Can you recast the listing lines into a JSON list of strings, one string per line, starting with the line containing "Кресло-качалка Kinderkraft Tulsy" and going on through the line containing "Тумбы подкатные - ЛК-400 ТПД"? Skip blank lines and leave the pictures out.

• RECORDS PROVIDED
______________________________

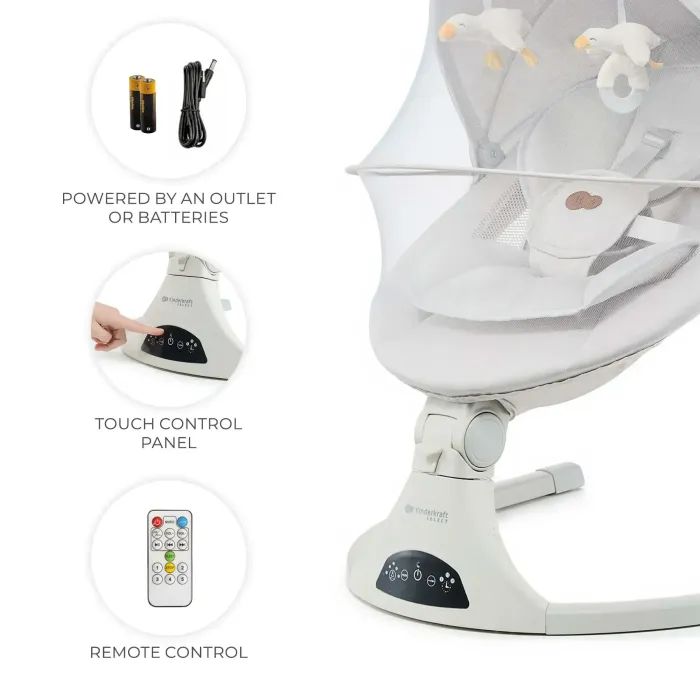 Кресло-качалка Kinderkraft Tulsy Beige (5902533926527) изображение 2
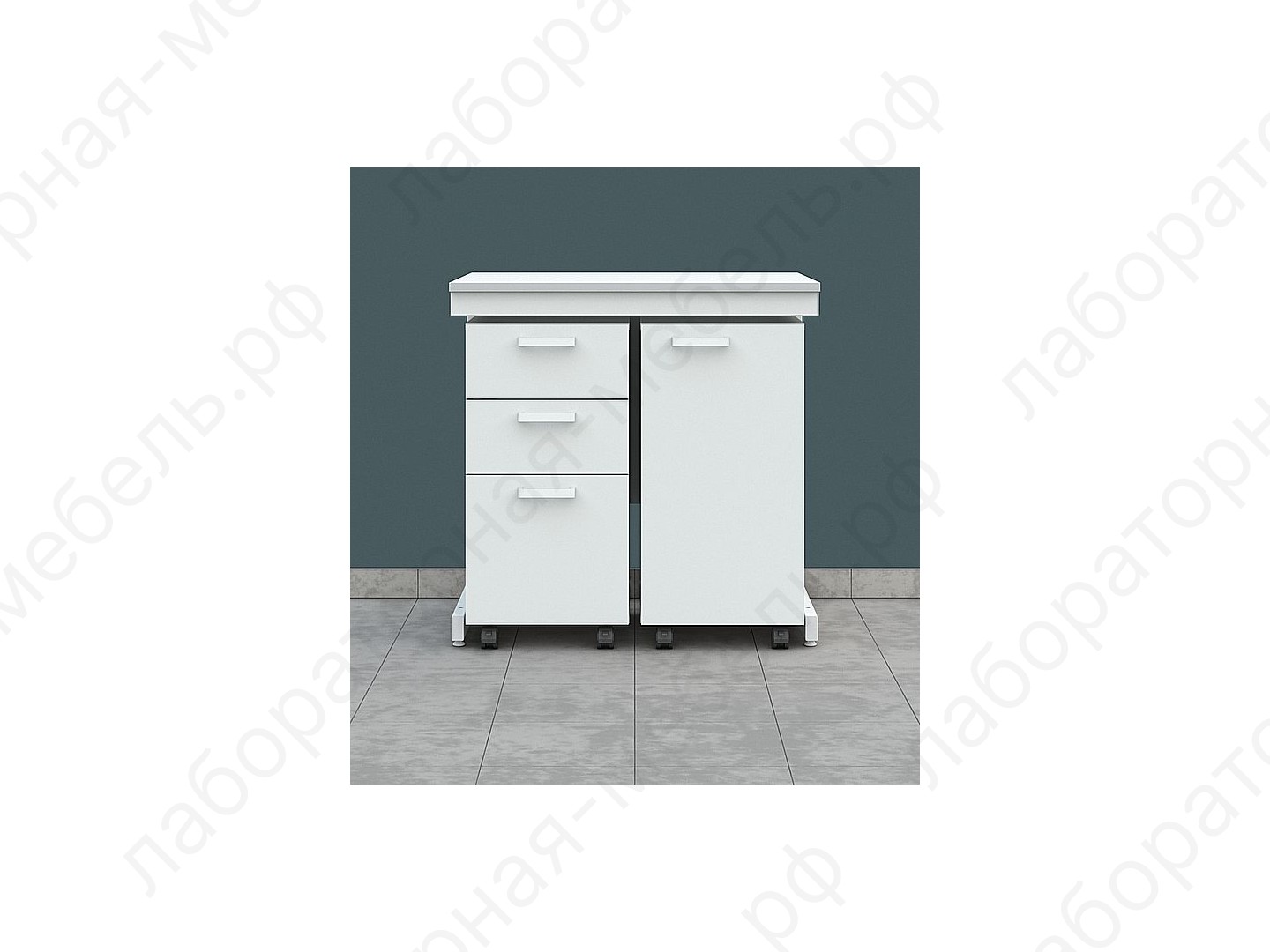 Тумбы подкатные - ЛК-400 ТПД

______________________________

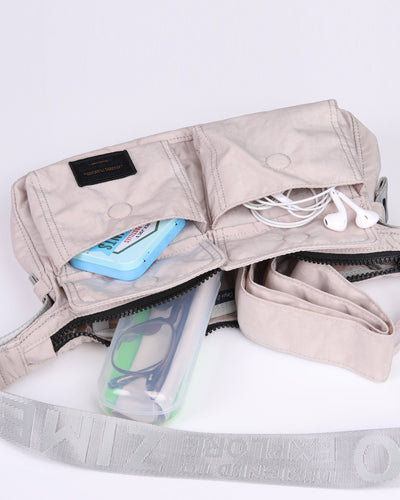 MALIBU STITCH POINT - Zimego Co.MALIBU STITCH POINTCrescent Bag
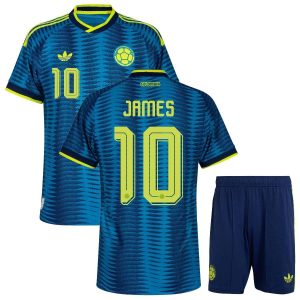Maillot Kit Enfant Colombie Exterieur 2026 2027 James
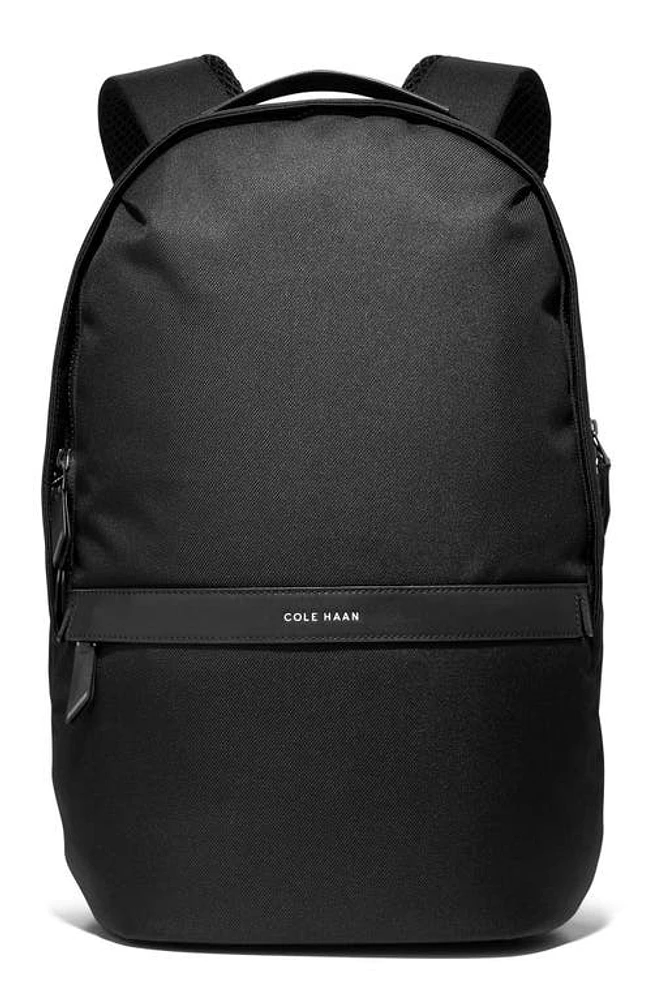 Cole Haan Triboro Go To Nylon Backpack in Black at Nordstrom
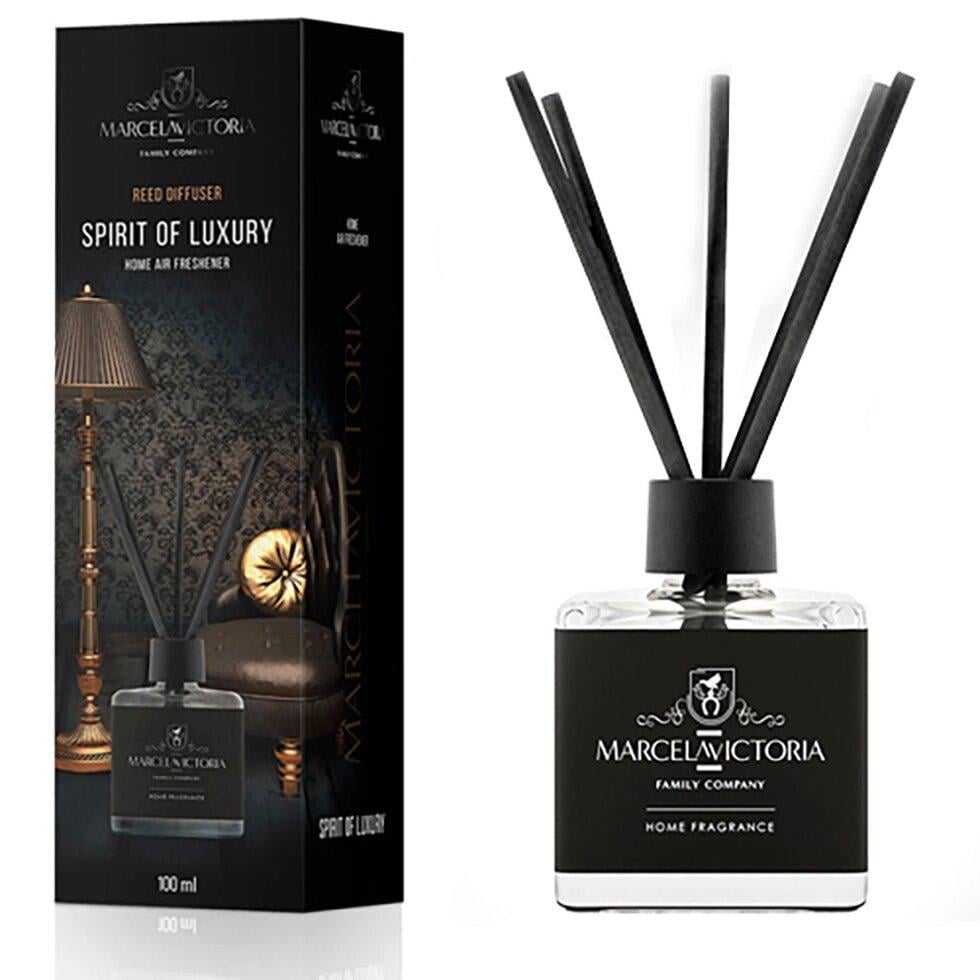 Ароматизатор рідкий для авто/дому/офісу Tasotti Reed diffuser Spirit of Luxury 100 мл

______________________________

• SOLVED EXERCISE
[
  " Кресло-качалка Kinderkraft Tulsy Beige (5902533926527) изображение 2",
  " Тумбы подкатные - ЛК-400 ТПД"
]